He stopped in the center of the room and took the Scepter of Lords from the nervous guard, then pointed the man to the balcony. “Young man, in a handful of moments I’m going to come streaking through that window like a flaming star. You and two men of your choosing are to slam and bar the doors behind me-and do it quickly, for all our lives will depend on it.”

Tanalasta looked nervous. “Vangerdahast, if there is any risk to this plan…”

“Risk? There’s no risk if this boy does as he’s told-and is quick about it.” Vangerdahast motioned the guard off, then started to the balcony doors. “The royal magician has returned.”

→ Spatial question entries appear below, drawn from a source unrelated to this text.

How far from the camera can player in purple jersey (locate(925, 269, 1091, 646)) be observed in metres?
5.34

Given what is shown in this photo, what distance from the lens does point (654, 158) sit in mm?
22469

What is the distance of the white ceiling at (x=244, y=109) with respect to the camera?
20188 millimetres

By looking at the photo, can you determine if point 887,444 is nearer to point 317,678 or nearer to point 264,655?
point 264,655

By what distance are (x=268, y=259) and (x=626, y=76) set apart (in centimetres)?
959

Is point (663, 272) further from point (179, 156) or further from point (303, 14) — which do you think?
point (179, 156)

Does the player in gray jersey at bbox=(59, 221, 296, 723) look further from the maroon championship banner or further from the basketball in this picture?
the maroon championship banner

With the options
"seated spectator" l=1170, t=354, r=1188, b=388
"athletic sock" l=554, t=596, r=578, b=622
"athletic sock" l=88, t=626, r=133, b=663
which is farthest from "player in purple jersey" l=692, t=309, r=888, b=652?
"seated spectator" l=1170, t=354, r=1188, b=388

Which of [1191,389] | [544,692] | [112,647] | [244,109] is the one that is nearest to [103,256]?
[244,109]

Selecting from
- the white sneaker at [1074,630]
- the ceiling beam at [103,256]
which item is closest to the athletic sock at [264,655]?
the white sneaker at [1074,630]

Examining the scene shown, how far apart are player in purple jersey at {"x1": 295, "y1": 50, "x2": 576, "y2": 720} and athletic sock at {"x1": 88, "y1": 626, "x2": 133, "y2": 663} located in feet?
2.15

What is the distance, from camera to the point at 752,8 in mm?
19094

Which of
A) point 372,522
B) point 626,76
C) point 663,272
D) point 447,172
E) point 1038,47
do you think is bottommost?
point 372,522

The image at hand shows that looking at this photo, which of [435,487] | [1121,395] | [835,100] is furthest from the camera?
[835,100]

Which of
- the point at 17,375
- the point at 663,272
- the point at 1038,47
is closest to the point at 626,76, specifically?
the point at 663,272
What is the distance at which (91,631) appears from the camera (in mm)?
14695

With Tanalasta following along behind, Vangerdahast went to the balcony entrance. He pulled a pinch of powdered iron from the pouch he was using to carry spell ingredients and rubbed it over the doors, at the same time uttering one of the spells he had fashioned to make the best use of his burdensome crown. His head erupted into white pain as it always did when he made iron, but he was prepared for the shock and managed to endure it with no more than a long grunt. A gray-black darkness spread over the doors, then a long series of creaks and pops echoed through the room as the wood and glass changed to thick, heavy iron.

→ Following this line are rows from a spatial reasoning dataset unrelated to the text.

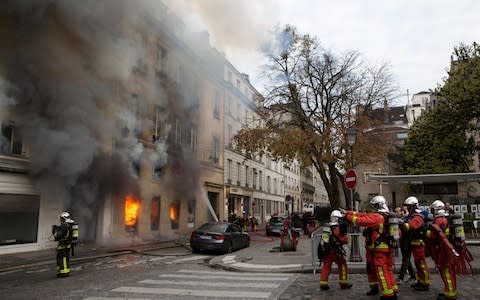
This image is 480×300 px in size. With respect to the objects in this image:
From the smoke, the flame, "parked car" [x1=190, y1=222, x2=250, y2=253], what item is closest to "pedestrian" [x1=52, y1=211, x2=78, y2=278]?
the smoke

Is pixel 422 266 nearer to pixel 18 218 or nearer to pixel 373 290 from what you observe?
A: pixel 373 290

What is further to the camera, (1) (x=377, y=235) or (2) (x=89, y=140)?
(2) (x=89, y=140)

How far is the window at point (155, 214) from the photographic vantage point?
18422 millimetres

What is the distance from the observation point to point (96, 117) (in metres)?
13.7

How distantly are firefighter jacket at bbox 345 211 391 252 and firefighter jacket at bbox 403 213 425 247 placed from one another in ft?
2.23

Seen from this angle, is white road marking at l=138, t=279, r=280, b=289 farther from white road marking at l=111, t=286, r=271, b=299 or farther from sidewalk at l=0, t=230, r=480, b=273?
sidewalk at l=0, t=230, r=480, b=273

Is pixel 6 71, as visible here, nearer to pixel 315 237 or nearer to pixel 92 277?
pixel 92 277

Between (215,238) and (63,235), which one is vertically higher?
(63,235)

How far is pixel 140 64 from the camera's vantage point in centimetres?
1540

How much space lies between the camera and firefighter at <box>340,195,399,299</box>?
5457 mm

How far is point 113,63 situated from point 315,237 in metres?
8.90

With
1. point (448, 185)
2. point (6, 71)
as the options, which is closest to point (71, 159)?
point (6, 71)

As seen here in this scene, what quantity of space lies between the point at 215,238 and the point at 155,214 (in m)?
6.82

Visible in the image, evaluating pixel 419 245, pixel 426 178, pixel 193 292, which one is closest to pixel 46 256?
pixel 193 292
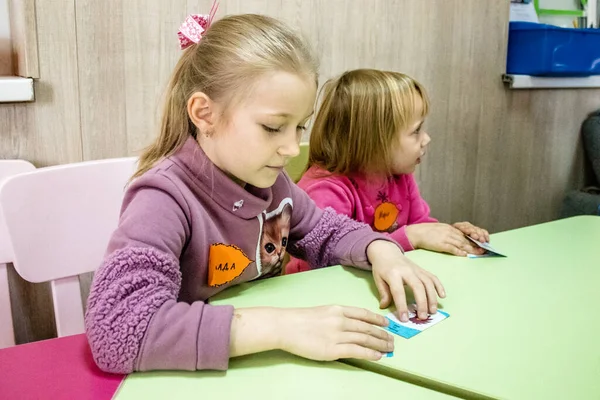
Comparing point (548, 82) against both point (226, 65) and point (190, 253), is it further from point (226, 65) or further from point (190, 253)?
point (190, 253)

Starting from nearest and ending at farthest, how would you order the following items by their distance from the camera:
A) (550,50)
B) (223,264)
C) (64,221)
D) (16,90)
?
(223,264), (64,221), (16,90), (550,50)

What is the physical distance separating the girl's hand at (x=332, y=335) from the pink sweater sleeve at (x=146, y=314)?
8 cm

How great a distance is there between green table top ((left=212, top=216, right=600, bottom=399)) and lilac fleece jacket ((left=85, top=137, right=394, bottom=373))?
7 centimetres

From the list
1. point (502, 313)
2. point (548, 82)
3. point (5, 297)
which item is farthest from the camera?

The ghazneth bell clanged to life, filling the bailey with a deep, insistent knelling.

“Your magic seems to have caught our visitor’s interest,” said Tanalasta.

“It’s not Boldovar come to join us?”

“That would be a different bell,” answered the princess, “and I would be much paler.”

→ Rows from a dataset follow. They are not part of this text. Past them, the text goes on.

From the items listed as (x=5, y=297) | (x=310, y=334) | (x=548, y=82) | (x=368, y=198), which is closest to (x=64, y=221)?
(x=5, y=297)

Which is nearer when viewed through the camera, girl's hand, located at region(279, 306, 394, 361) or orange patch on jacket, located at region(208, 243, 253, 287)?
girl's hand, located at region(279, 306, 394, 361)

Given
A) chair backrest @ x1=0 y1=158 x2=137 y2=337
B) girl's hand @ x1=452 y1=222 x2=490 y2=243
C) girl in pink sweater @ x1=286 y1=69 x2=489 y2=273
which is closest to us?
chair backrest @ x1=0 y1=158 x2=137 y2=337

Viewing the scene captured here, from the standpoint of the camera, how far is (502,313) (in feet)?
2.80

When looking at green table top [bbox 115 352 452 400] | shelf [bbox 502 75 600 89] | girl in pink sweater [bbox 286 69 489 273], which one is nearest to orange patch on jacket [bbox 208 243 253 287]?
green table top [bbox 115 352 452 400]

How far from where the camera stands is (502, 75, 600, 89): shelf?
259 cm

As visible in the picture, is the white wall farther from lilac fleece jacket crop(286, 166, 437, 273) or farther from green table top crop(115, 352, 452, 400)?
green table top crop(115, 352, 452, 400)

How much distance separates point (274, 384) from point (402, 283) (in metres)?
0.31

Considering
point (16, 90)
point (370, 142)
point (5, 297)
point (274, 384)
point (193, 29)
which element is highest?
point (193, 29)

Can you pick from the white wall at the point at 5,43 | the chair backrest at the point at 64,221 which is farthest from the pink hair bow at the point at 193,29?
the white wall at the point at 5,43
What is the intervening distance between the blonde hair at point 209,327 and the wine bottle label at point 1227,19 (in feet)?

“Well then, let’s have at her and be done with it.”

Vangerdahast stepped out onto the balcony and saw that Suzara had circled down to within a hundred yards of the palace roof. She was close enough to see what was happening, yet high enough to make her a difficult target for the archers’ iron-tipped arrows. He could just make out the red flush of her oblong eyes glaring down at him, and for the first time he wondered if his boasts about how easily he would subdue her had been somewhat overstated. From such a low height, she would be on him almost the moment he was in the air.

“Is something wrong?” Tanalasta asked.

Vangerdahast glanced back and saw not only the princess studying him, but Owden and the guards as well. If he changed plans now, their confidence would go the way of Korvarr and his company.

“Just planning my route.” He shooed Tanalasta back into the room. “To your hiding place.”

“Be careful, Old Snoop.”

“I will be quick.” Vangerdahast drew a crow’s feather from his spell pouch. “That is better.”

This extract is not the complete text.